Belly of the Dragon was the cave we visited near our AIRBNB in Orderville. This cave was originally a manmade drain pipe so it was easy to get into to and didn’t require any difficult rock scrambling. Inside, it was pitch black so we used our cell phone flashlights to guide us to the other end of the cave. Luckily, there weren’t any snakes or scary creatures inside the cave. To read our full post, click here

Inside the Belly of the Dragon

Moqui Cave, Utah

Getting inside Moqui cave required some rock scrambling, which was a bit scary to me but, the views were worth it and I conquered my fears. My brothers coached me to stay close to the ground, crouching down to prevent from slipping, and to follow their route up and down the cliff. We met with a group of strangers, age ranges between 20s and 40’s, who also expressed fear as we made our way up the side of a mountain. Note, this is not recommended for those with mobility issues. In the end, we were all happy we conquered the challenge. For more information, read our full post here

Address: 4581 US-89, Kanab, UT 84741


Valley of Fire State Park Caves, Nevada

Bright colored rocks and caves you can walk into made for a great visit at Valley of Fire State Park. We saw petroglyphs, took photos inside multiple caves and explored a variety of different rock formations.
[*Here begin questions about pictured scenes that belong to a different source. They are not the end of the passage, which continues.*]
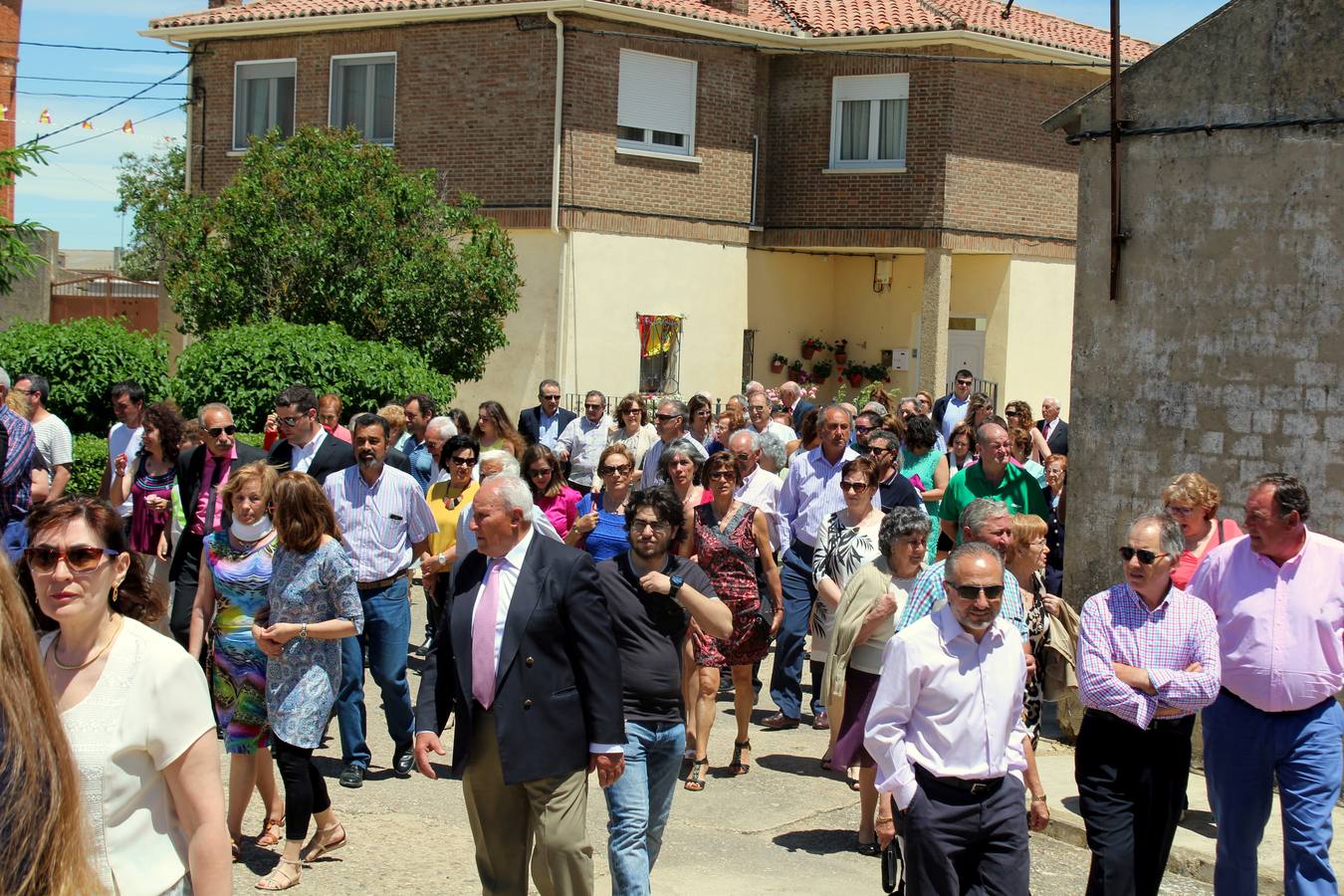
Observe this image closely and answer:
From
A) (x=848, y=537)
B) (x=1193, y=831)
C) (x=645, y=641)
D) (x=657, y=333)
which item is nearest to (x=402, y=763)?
(x=848, y=537)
For our full recap, click here

Walk into the picture frame cave

Valley of Fire rock formations


Hudson's Bluff Sea Cave / The Lost Boys Lair, California

Fans of the 80s vampire classic film, The Lost Boys, can hike their way down a bluff trail at Terranea Resort and make their way to the lair where the characters in the film would hang out. On the trail, you can see ocean views and perhaps spot a whale in the distance. Getting to this cave requires a bit of rock climbing so it’s not recommended for those with flip flops or with mobility issues. 

Lost Boys Lair


Sea Caves at Refugio State Beach, California

During low tide, visitors can explore sea caves at Refugio State Beach near Solvang, CA. This state beach requires a $15 fee to get into and it also has a campground on site. This beach attracted paddle boarders, surfers and families camping nearby. For the full post recap, click here

Sea cave at Refugio State Beach



Overall, these caves were fun to visit and easy to get to, with the exception of the Moqui Cave. Which cave is your favorite? Our goal is to visit Carlsbad Caverns National Park in New Mexico soon.